Validator Logic (Do you mean section?)

ostanley commented 5 years ago

We want the validator to fail completely in some cases and partially in others.

Completely: incorrect # of fiducials Some tolerance failure if X partial failures, fail completely (~25%) misordering of the fiducials inside the files

Partially: Incorrect capitalization Incorrect spelling L-R fiducial

When throwing a complete failure still throw out as many errors as possible. Any thoughts @jclauneuro @tkkuehn

kaitj commented 5 years ago

Had an additional thought and it might just be a temporary workaround to the issues we are currently having. Could we write the validations to assume that the templates are always correct (ie. it doesn't actually check the templates) and only looks at the user submitted fiducials?

ostanley commented 5 years ago

Then how would it compare the names? Just from our list? Long term I think it should maybe get the list from the template itself but short term this seems like a good option.

On Thu, Mar 21, 2019 at 9:50 AM Jason Kai notifications@github.com wrote:

Had an additional thought and it might just be a temporary workaround to the issues we are currently having. Could we write the validations to assume that the templates are always correct (ie. it doesn't actually check the templates) and only looks at the user submitted fiducials?

— You are receiving this because you authored the thread. Reply to this email directly, view it on GitHub https://github.com/Park-Patrick/fidvalidator/issues/27#issuecomment-475235919, or mute the thread https://github.com/notifications/unsubscribe-auth/ABkpiCqGWiOy2GokDsfv2an3F1ltt9yHks5vY44igaJpZM4b9JeI .

kaitj commented 5 years ago

The names are being compared to a hard-coded list (I believe). I think that was a result of the fiducial names being static so the comparison will still happen for the submitted fiducials. The assumption would be that the fiducials are in the correct order in the template and even if the naming is wrong, the fiducial coordinates are still correct.

tkkuehn commented 5 years ago

(Sorry for the wall of text here, I started writing my thoughts and they ballooned)

I think it's worth discussing what we precisely mean by failing completely vs. partially.

I agree that the most valuable behaviour would be to communicate as many failures as possible - the sticking point just seems to be at what point we stop trying to parse the file.

It seems to me that there are two major steps: first, we want to make sure that the fcsv is formatted properly, then we want to see if there are any problems with the fiducial placements.

Starting with the fcsv formatting, we can start by looking at the fcsv format and take note of any problems but then keep going.

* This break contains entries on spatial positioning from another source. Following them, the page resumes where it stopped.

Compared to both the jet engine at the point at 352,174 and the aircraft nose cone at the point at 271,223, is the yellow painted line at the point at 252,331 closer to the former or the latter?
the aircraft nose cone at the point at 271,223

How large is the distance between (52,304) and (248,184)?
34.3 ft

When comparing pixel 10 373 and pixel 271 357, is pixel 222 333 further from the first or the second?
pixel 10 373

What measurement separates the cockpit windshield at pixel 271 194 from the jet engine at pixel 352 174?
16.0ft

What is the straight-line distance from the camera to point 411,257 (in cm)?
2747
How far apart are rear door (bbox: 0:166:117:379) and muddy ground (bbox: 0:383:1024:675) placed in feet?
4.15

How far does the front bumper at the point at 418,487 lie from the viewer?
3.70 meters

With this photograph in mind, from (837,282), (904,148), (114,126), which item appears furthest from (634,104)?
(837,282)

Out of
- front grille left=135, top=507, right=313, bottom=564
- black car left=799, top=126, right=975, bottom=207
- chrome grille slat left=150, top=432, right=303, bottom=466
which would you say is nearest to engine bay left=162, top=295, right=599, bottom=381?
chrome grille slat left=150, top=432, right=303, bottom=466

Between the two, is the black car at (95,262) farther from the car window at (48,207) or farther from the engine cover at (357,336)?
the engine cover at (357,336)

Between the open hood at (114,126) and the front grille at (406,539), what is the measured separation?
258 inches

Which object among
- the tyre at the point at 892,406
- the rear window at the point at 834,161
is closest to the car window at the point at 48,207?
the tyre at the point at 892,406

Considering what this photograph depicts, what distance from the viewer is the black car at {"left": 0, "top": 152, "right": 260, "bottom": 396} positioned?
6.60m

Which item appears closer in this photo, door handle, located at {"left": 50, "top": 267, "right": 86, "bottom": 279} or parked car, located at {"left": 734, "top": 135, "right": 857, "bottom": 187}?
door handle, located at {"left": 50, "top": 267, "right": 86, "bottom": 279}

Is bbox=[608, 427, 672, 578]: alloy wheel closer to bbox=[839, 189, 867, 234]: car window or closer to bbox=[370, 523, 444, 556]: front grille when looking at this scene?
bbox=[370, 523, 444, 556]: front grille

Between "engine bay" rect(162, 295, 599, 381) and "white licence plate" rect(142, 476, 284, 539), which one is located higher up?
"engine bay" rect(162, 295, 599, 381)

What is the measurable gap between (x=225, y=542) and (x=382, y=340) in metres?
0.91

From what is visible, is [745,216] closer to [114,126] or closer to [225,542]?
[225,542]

I think a reasonable approach would be to read the first (up to) 32 rows in the fcsv, and check for each of the following issues in each row:

Does the row have the right number of fields?
- This makes interpreting the fields kind of a crapshoot because we don't know for sure which fields are missing, where fields were added, or if the fields we need are there at all
- We could try to look at the indices where we normally expect the fields we care about to be, but I think this is a big enough problem that we should just stop trying to parse the row here in this case
Is the label correct?
- Could either not be an integer, or the incorrect integer based on the index of the row we're looking at
- We can keep going in this case, but it definitely makes the fcsv invalid
- If the label isn't an integer, we can't check its correspondence with the row's desc
Is the desc known?
- Could be a known desc with incorrect capitalization, which we should report but doesn't stop us from any further validation
- Could also be a totally unrecognized desc, which means we can't check its correspondence with the row's label and the fcsv is invalid
Do the row's label and desc match?
- Can't check if 2 or 3 fails
- If not, the fcsv is invalid
Are the values of x, y, and z valid?
- Could be infinite or not a number that can be parsed, either one of which means the fcsv is invalid.

If after this process we find that there are not exactly 32 rows, we should report that as well and stop here. We can also report which fiducials we didn't find. If any of the above issues are present, we should stop here and report all the problems.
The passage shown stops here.